**Source text:**
◇ ◇ ◇ ◇

# So, say I wanted to start a story hour...



## MerakSpielman (Nov 13, 2002)

I haven't lurked in this nook of enworld much. 
Are there processes and procedures to start up your own story hour? 
Do you just post like I am now? 
What's with the "new archiving method" thread? 
What does it mean to archive your story hour? Is that so it won't get pruned?

Forgive the newbie-questions please.


----------



## Enkhidu (Nov 13, 2002)

In a nutshell:

Post up the story hour at will, just like starting a new thread. I would suggest making sure your formatting is easy to read (spaces between paragraphs, etc.)

The "New Archiving Method" is just as simple as uplaoding a document. Follow the directions in the StoryHour area of www.enworld.org and you'll be fine. In fact, unless you already have the story hour written, you won't need to worry about it for a while.

Archiving a Story hour actually helps in a number of ways - it keeps an uninterrupted version (usually in Word format, or something similar) of your story hour available for others to download. Also, if the Story hour has run it's course, you can archive it there permanantly so that people don't have to keep searching for the thread.

Good Luck!


----------



## Rel (Nov 14, 2002)

Geez, Enk, you forgot to tell Merak the most important rule of all!

See Merak, everybody here at the Story Hour forum secretly agrees that Enkhidu and I have two of the best threads in the Forum.  So they've instituted a new rule that whenever you post an update to your own thread, you also have to come to our Story Hours and post a comment of some sort too.

I know it might be inconvenient sometimes, but those are the Rules! (as far as you know)


----------



## Dr Midnight (Nov 15, 2002)

He's just kidding, Merak. 

The truth of that is that you're required to read the KNIGHTS OF SPELLFORGE KEEP thread and post there, so your story hour will be as well-written and insightful as possible. The KoSK thread also helps you to maintain humility, as it will regularly remind you of your place: Should you start getting cocky, the KoSK story hour is there to show you what REAL writing skills, drama, and adventure are like. 

It's not so much about lording it over you... it's just showing you where the bar of excellence is set.


----------



## Victim (Nov 15, 2002)

◇ ◇ ◇ ◇

**What the exercise asks:**
Set down the passage of the forum thread from "# So, say I" to "like I am now?" word for word.

**Information shown:**

◇ ◇ ◇ ◇

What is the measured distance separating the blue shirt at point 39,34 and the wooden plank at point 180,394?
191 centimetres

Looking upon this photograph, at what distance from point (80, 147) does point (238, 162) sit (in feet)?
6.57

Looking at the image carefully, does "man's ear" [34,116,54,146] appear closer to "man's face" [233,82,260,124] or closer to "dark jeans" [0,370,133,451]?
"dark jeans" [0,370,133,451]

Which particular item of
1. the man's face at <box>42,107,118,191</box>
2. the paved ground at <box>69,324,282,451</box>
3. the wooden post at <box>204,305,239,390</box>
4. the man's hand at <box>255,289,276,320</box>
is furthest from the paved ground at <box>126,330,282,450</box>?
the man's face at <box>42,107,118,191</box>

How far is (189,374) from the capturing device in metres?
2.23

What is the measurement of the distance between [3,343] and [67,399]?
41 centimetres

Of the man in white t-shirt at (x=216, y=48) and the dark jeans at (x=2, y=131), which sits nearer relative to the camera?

◇ ◇ ◇ ◇

**Finished task:**
# So, say I wanted to start a story hour...



## MerakSpielman (Nov 13, 2002)

I haven't lurked in this nook of enworld much. 
Are there processes and procedures to start up your own story hour? 
Do you just post like I am now?